Mayor Femke Halsema said within the statement that Amsterdam’s Jewish residents feel ‘fear and anger’ and are increasingly being targeted by antisemitism.

‘It is a cowardly act of aggression against the Jewish community,’ she said.

‘Jewish people in Amsterdam are increasingly confronted with antisemitism. That’s unacceptable. A college have to be a spot where children can learn safely. Amsterdam have to be a spot where Jews can live safely.’

Footage of the explosion has been published online, with someone filming the hearth on the wall after which running away

Security around Jewish schools and other sites has recently been reinforced after an explosion near a synagogue in Liege, Belgium, and a blast that caused a small fire at the doorway of a synagogue within the Dutch port city of Rotterdam on Friday.

Dutch Prime Minister Rob Jetten called the attack in Amsterdam ‘horrible’ and said it understandably caused “fear and anger” within the Jewish community.

‘The protection of Jewish institutions has our full attention,’ he said in a post on X.

The Dutch justice and security minister, David van Weel, added: ‘Two nights in a row, a cowardly attack with an explosive at a Jewish constructing. First in Rotterdam, now in Amsterdam.

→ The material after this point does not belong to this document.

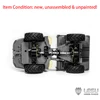 LESU Metal 1/14 KIT RC Hydraulic Dumper Truck 6MDX-B Remote Control Wheel Type Tipper Dump Unassembled Unpainted Model TH23010 4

epa12818368 A police car is stationed outside a Jewish school following an overnight explosion, on Zeelandstraat in the Buitenveldert district of Amsterdam, the Netherlands, 14 March 2026. Mayor Femke Halsema, the police and the Public Prosecution Service described the incident as a targeted attack against the Jewish community. EPA/MICHEL VAN BERGEN
The world is taken into account town’s modern Jewish quarter and residential to synagogues, religious schools and Jewish restaurants (Picture: EPA)

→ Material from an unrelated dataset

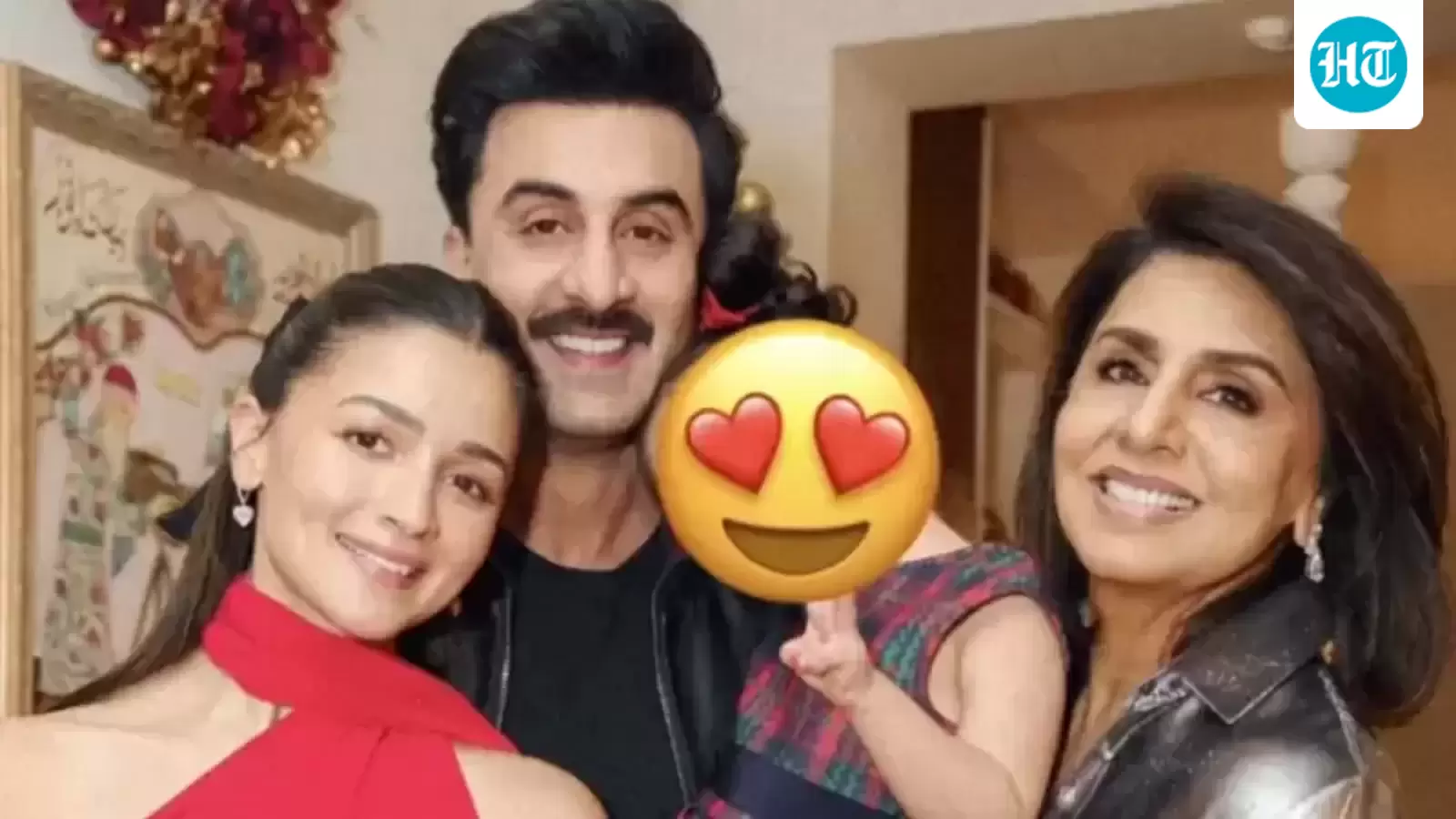 Dadi Neetu Kapoor's morning ritual with granddaughter Raha includes pedicure session, dressup game: ‘She does my makeup’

‘The protection of Jewish institutions has our full attention. An investigation into the perpetrators is underway.’

The incident is the newest in a rising variety of antisemitic attacks which have taken place internationally over the past few years.

A survey from 2024 by the European Union Agency for Fundamental Rights said antisemitism had persevered in Europe over time, but following Hamas’ attack in Israel on October 7, 2023 and Israel’s military attacks in Gaza led to a 400% increase in antisemitic incidents.

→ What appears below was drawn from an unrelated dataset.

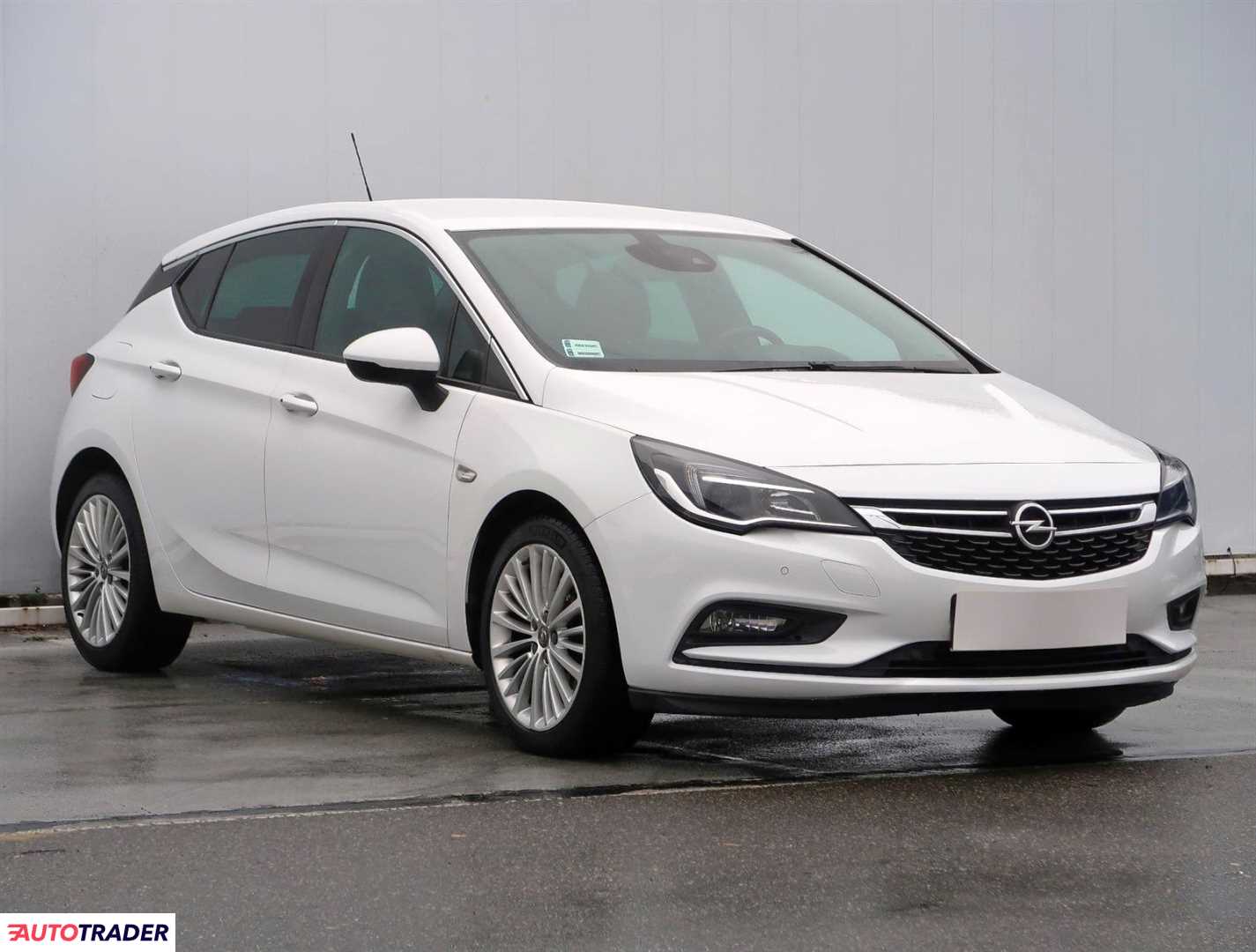 Opel Astra 2016 1.6 197 KM Opel Astra 2016 1.6 197 KM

It added that Jewish individuals are facing increased harassment in real life and online, they usually feel they should hide their identity to guard themselves and their families.

The incidents in Belgium and The Netherlands followed one other incident within the US on Thursday, where a motorist rammed a automobile full of explosives into the gates of a synagogue in West Bloomfield Township, Michigan.

No-one was injured within the attack and the driving force was shot dead.

Phil Rosenberg, president of the Board of Deputies of British Jews, told the BBC in December that the conflict in Gaza had hugely impacted Jews in Britain.

‘The attacks of seven October were felt very personally, not least because there have been British Jews who were killed within the initial onslaught and other people with British connections held hostage,’ he said.

‘And within the war that followed, the devastation in Gaza was very painful to observe. Then there was the vitriol that surrounded the entire conflict, and the huge rise in antisemitism culminating in deadly attacks.’